As we may perform a similar procedure to all \(\pi \in S_4\) with \(a(x_{\pi (1,2,3,4)})^2=1\) (changing the choice of \(\pi '\)), we see that \(b_{1234} = b_{5678}\) as claimed.

Finally, pairing \(\pi \) with \(\pi '\) given by

$$\begin{aligned} \pi '(1) = \pi (1),\ \ \pi '(2) = \pi (2),\ \ \pi '(3) = \pi (4),\ \ \pi '(4) = \pi (3) \end{aligned}$$

shows that this result still holds if we had flipped \(y_3,y_4\) instead of \(y_1,y_2\). \(\square \)

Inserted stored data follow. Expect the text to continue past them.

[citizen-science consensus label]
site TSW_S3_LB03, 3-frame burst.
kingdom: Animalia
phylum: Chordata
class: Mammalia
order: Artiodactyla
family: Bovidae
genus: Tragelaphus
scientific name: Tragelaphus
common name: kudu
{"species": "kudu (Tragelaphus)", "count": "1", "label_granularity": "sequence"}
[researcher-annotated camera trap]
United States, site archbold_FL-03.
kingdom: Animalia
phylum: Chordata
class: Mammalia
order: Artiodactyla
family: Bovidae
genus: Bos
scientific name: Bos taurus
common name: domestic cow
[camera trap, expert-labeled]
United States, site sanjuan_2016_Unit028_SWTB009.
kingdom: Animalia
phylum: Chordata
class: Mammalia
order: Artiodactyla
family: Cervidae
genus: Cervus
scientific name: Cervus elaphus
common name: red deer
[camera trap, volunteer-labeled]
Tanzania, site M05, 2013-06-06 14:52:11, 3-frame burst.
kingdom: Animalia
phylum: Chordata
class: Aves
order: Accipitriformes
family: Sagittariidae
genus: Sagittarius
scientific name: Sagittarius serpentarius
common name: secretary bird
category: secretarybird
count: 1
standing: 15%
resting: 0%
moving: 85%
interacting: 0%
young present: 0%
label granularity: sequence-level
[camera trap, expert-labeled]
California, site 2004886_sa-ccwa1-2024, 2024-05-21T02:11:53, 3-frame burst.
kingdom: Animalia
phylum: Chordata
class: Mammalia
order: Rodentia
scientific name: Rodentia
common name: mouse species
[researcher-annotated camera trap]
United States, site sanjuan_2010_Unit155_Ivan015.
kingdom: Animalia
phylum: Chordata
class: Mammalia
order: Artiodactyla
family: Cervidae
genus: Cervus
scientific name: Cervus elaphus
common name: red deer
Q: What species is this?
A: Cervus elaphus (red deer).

By Lemma 2, we may assume that \(x_1\le x_2<x_3\le x_4\) and \(y_1<y_2\) and \(y_3<y_4\). Note that, by the definition of discordant, we must have that \(y_2 > y_3\) and \(y_1<y_4\). From case (ii) we know that there are only 16 permutations \(\pi \) for which \(a(x_{\pi (1,2,3,4)}) \not = 0\) and they satisfy

$$\begin{aligned} \{\pi (1),\pi (2)\} \in \{\{1,2\}, \{3,4\}\}\text { or }\{\pi (1),\pi (3)\} \in \{\{1,2\}, \{3,4\}\}. \end{aligned}$$

If \(\{\pi (1),\pi (2)\} \in \{\{1,2\}, \{3,4\}\}\) and \(\{\pi (1),\pi (3)\} \in \{\{1,4\},\{2,3\}\}\), then we have \(a(y_{\pi (1,2,3,4)}) = 0\). Similarly, \(a(y_{\pi (1,2,3,4)}) = 0\) if \(\{\pi (1),\pi (3)\} \in \{\{1,2\}, \{3,4\}\}\) and \(\{\pi (1),\pi (2)\} \in \{\{1,4\},\{2,3\}\}\). This leaves only 8 permutations \(\pi \in S_4\) for which \(a(x_{\pi (1,2,3,4)})a(y_{\pi (1,2,3,4)})\) may be non-zero, and we check these explicitly:

$$\begin{aligned} a(x_{1,2,3,4})a(y_{1,2,3,4})&= -1\times 1 = -1,&a(x_{2,1,4,3})a(y_{2,1,4,3})&= -1\times 1 = -1, \\ a(x_{3,4,1,2})a(y_{3,4,1,2})&= -1\times 1 = -1,&a(x_{4,3,2,1})a(y_{4,3,2,1})&= -1\times 1 = -1, \\ a(x_{1,3,2,4})a(y_{1,3,2,4})&= 1\times -1 = -1,&a(x_{2,4,1,3})a(y_{2,4,1,3})&= 1\times -1 = -1, \\ a(x_{3,1,4,2})a(y_{3,1,4,2})&= 1\times -1 = -1,&a(x_{4,2,3,1})a(y_{4,2,3,1})&= 1\times -1 = -1. \end{aligned}$$

We conclude that \(b_{1234} = -8\) as claimed.